1

I'm a bit of a noob to coding so sorry if this is a dumb question, but I'm trying to write a general purpose scraper for getting some product data using the "schema.org/Product" HTML microdata.

However, I came into an issue when testing (on this page in particular where the name was being set as "Electronics" from the Breadcrumbs schema) as there were ancestor elements with different itemtypes/schema.

I first have this variable declared to check if the page has an element using the Product schema microdata.

var productMicrodata = document.querySelector('[itemscope][itemtype="https://schema.org/Product"], [itemscope][itemtype="http://schema.org/Product"]');

I then wanted to select for all elements with the itemprop attribute. e.g.

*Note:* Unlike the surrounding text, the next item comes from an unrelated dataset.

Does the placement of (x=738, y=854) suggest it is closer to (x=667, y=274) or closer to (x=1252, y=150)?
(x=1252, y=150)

productMicrodata.querySelectorAll('[itemprop]');

The issue however is that I want to ignore any elements that have other ancestors with different itemtypes/schema attributes, as in this instance the Breadcrumbs and ListItem schema data is still being included.

I figured I would then just be able to do something like this:

productMicrodata.querySelectorAll(':not([itemscope]) [itemprop]');

However this is still returning matches for the child elements having ancestor elements with different itemscope attributes (e.g. breadcrumbs).

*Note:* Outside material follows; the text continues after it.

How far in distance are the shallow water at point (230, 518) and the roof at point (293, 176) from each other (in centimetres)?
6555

I'm sure I'm just missing something super obvious, but any help on how I can achieve only selecting elements that have only the one ancestor with itemtype="http://schema.org/Product" attribute would be much appreciated.

EDIT: For clarification of where the element(s) are that I'm trying to avoid matching with are, here's what the DOM looks like on the example page linked. I'm trying to ignore the elements that have any ancestors with itemtype attributes.

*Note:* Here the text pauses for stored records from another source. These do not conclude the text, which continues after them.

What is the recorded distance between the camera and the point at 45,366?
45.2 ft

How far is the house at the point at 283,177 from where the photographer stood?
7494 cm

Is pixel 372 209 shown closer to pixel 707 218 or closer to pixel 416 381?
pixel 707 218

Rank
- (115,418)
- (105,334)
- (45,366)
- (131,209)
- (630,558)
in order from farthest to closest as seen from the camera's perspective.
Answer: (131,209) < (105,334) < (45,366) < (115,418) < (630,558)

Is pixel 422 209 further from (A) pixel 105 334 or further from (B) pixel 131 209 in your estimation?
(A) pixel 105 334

EDIT 2: changed incorrect use of parent to ancestor. Apologies, I am still new to this :|

EDIT 4/SOLUTION: I've found a non-CSS solution for what I'm trying to achieve using the javascript Element.closest() method. e.g.

let productMicrodata = document.querySelectorAll('[itemprop]');
let itemProp = {};

for (let i = 0; i < productMicrodata.length; i++) {
    if (productMicrodata[i].closest('[itemtype]').getAttribute('itemtype') === "http://schema.org/Product" || productMicrodata[i].closest('[itemtype]').getAttribute('itemtype') === "https://schema.org/Product") {
        itemProp[productMicrodata[i].getAttribute('itemprop')] = productMicrodata[i].textContent; 
    }
}

console.log(itemProp);

itemprop elements with itemtype parent attributes

WabiSabi
  • 51
  • 4

2 Answers2

0

:not([itemscope]) [itemprop] means:

An element with an itemprop attribute and any ancestor with no itemprop ancestor.

So:

<div>
    <div itemprop>
        <div itemprop> <!-- this one -->
        </div>
    </div>
</div>

… would match because while the parent element has the attribute, the grandparent does not.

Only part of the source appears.